Guardrail Man
I walked alone along the ocean in the early morning. The ocean rolled flat, green, almost silent. Above me, traffic motored up and down a remote stretch of Highway 101, mostly trucks and log trucks transporting goods and dead trees. Why we're still clearcutting in Oregon is beyond me. It's an ecological obscenity perpetrated against our watersheds, which of course, is ourselves. When will people finally realize this?
Here and there a large rain drop fell, hitting me on the face and hands. It is a unique sensation to feel a single fat rain drop make first physical contact with one's being. I like it a lot. It is the feeling of being alive and present.
A noise shattered my concentration. I heard someone above me. I looked up to the highway and saw a man, thin, somewhat young and homeless in appearance, some 150 feet away, screaming to the sky. Or was it a conversation? I couldn't tell. I couldn't make out the words.
He carried no gear. He stopped and climbed over the guardrail and onto some rock fill that supported the highway. He knelt down and began sorting through the rocks. It made no sense but it's starting to make more sense to me every time I witness such a thing, and that's at least once or twice a day, whether it's in the big city or on a remote stretch of the Southern Oregon Coast.
What is his story? I thought. Did he need help? Should I try and render assistance? What might that entail?

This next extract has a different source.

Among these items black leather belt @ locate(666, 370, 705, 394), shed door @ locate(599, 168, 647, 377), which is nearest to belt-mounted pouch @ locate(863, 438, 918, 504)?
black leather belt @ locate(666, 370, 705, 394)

Here we were, just past dawn, a young man was in distress, perhaps of his own doing, or not, and I didn't know what to do. I had no phone with me, so I couldn't have called even if I wanted to, and I really didn't.
I watched him sort rocks for ten minutes. Then I found the trail for home. I walked within 50 feet of him and he didn't notice me. He was lost to another world.
These stories of the New American Diaspora keep coming at me. I seem to walk into them every morning, whether in the city or the country.
I'm not really doing anything with these stories except writing them up in a manner that sometimes feels superficial but other times feels important. It is my hope they all cohere one day and find a larger purpose.